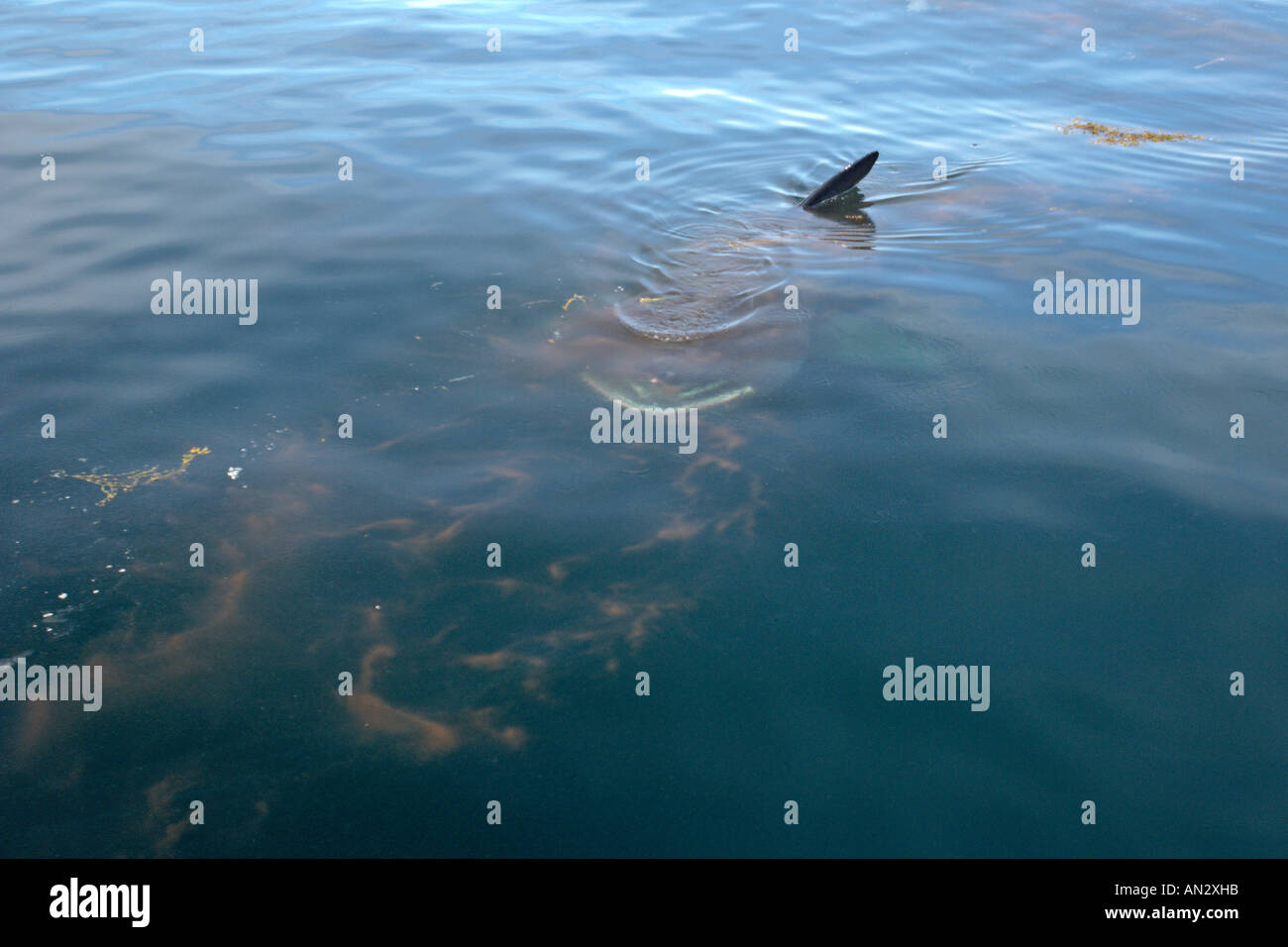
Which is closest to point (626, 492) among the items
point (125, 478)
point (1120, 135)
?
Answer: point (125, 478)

━━━

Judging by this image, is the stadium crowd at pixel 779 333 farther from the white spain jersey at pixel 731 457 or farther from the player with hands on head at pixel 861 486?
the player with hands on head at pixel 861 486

━━━

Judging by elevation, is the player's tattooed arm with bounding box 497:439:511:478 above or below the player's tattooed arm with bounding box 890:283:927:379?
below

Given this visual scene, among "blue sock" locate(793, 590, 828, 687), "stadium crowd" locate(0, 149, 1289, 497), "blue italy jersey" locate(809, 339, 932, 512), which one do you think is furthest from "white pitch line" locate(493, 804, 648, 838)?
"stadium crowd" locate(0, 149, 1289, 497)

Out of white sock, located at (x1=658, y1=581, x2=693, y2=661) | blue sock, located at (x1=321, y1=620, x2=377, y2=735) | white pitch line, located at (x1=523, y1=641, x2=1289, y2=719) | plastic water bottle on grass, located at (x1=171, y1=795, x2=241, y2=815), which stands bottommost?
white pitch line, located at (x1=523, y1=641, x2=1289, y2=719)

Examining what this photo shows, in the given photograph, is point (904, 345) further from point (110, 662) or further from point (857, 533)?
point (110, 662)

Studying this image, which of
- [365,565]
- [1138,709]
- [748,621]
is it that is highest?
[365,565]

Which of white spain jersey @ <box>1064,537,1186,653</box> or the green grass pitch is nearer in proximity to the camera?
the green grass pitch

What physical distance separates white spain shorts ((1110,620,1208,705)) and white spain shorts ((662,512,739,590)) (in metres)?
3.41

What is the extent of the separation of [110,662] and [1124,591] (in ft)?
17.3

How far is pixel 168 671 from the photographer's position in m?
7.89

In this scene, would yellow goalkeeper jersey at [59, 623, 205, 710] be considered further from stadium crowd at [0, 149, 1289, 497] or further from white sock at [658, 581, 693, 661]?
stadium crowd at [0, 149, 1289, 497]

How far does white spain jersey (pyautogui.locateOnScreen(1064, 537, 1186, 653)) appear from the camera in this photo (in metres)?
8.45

━━━

List every line of the items above that contains the word "pixel", treating uppercase and lowercase letters as distinct.

## THE COMPLETED TASK
Judging by this image, is the stadium crowd at pixel 779 333 farther from the white spain jersey at pixel 731 457 or farther from the player with hands on head at pixel 861 486?
the player with hands on head at pixel 861 486
How far is pixel 168 671 from the photographer's position in m?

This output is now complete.